EXERCISE AIM: Below are the records; pull every line that includes "Purple".

(DATA PROVIDED Opens)

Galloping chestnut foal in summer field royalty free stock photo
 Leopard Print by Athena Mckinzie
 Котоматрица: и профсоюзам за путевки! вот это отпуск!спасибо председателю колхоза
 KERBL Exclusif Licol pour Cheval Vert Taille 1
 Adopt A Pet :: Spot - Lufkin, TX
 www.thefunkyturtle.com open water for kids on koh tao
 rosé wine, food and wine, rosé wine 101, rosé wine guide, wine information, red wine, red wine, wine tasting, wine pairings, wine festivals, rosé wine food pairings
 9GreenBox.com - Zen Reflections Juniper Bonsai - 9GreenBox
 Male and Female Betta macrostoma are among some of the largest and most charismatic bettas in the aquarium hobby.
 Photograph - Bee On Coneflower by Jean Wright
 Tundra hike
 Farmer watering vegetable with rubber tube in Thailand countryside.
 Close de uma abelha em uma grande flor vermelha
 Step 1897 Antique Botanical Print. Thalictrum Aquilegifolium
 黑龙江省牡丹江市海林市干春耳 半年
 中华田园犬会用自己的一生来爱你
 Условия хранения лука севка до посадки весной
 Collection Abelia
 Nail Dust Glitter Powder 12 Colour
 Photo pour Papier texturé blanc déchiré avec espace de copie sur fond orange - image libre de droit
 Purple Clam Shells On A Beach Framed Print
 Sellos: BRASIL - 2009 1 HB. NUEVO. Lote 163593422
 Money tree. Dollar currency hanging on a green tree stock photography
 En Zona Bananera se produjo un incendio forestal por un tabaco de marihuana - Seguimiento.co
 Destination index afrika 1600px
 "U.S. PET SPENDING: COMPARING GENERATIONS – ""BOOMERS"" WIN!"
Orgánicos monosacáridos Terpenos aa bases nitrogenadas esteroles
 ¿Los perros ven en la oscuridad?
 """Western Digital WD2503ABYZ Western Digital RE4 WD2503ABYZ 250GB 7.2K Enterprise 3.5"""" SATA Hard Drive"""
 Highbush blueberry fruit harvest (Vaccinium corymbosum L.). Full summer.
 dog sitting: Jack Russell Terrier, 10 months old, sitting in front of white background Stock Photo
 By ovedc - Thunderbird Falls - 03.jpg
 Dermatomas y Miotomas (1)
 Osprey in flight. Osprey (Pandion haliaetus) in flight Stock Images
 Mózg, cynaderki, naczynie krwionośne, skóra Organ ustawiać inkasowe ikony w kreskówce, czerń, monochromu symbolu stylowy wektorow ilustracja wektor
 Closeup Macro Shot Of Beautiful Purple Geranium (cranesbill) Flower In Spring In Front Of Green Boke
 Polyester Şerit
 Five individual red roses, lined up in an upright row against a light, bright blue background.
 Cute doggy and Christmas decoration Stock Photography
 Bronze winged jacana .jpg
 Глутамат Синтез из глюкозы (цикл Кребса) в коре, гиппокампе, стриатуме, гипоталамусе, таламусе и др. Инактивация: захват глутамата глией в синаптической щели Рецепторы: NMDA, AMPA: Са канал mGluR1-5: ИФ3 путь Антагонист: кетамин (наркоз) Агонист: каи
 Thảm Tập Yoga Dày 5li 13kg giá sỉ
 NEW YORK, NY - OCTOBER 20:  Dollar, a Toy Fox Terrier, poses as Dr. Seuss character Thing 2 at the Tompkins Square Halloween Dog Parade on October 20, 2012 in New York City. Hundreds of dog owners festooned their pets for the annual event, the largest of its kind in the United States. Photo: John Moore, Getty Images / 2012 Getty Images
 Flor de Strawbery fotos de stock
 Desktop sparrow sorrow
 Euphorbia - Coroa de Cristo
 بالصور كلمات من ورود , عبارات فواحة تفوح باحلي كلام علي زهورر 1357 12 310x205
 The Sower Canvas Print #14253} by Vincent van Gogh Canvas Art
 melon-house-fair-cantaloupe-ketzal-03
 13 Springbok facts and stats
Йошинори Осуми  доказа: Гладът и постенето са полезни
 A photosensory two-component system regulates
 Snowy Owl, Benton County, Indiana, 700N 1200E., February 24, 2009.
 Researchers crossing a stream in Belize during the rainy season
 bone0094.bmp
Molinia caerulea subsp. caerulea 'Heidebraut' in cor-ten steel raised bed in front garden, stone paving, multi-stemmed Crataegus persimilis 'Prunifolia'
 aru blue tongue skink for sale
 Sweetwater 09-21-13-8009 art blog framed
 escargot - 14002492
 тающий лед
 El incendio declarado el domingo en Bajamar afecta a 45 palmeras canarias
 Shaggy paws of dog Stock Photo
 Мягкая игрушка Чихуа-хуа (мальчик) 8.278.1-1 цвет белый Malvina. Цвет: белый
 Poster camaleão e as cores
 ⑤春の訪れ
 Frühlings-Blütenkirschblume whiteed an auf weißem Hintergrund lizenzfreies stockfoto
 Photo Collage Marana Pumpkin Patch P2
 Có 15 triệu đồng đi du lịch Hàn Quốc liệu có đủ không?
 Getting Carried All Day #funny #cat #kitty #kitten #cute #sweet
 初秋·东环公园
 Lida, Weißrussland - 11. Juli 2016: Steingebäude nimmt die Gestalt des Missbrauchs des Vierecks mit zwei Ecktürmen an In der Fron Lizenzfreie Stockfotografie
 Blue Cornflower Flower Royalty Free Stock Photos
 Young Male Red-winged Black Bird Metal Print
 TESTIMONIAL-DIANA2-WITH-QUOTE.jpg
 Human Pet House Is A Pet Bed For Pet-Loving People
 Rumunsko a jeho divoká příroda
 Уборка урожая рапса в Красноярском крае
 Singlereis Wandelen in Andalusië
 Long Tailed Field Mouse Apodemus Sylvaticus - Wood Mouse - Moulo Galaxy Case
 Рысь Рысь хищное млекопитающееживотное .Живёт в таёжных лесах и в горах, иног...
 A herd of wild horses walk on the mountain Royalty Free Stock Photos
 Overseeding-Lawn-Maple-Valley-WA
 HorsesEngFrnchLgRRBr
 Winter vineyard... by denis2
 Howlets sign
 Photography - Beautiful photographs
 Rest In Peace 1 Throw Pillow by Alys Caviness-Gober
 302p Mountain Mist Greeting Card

(DATA PROVIDED Closes)

SOLUTION TO THIS PROBLEM:
 Purple Clam Shells On A Beach Framed Print
 Closeup Macro Shot Of Beautiful Purple Geranium (cranesbill) Flower In Spring In Front Of Green Boke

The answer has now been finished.